WHAT IS REQUIRED: Could you copy, unchanged, the rows starting with the line that contains "Judging by this" and running through the last row?

============

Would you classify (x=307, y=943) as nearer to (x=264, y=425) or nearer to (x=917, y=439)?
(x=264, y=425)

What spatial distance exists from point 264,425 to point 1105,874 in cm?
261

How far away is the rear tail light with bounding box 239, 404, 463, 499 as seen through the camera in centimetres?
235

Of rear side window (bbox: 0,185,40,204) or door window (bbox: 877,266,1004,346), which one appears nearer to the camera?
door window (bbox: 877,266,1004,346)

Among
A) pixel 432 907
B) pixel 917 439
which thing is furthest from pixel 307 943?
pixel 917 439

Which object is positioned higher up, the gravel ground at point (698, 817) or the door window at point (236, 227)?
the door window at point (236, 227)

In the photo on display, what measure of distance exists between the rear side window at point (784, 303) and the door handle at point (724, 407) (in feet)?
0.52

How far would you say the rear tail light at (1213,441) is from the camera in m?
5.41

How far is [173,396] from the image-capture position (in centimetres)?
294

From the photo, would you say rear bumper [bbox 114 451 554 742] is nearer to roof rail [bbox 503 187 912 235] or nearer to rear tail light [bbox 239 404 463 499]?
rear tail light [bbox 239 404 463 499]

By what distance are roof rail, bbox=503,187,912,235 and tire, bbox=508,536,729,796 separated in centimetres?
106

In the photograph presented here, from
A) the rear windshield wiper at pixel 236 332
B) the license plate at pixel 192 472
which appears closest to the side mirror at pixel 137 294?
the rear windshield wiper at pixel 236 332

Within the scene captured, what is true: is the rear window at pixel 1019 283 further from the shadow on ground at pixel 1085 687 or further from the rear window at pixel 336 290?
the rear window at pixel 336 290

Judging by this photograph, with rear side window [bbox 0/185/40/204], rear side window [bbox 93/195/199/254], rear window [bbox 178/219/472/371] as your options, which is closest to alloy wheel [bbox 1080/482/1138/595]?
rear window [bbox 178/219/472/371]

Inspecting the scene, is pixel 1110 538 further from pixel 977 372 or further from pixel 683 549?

============

FINISHED EXERCISE:
Judging by this photograph, with rear side window [bbox 0/185/40/204], rear side window [bbox 93/195/199/254], rear window [bbox 178/219/472/371] as your options, which is closest to alloy wheel [bbox 1080/482/1138/595]?
rear window [bbox 178/219/472/371]

Inspecting the scene, is pixel 1110 538 further from pixel 977 372 or further from pixel 683 549?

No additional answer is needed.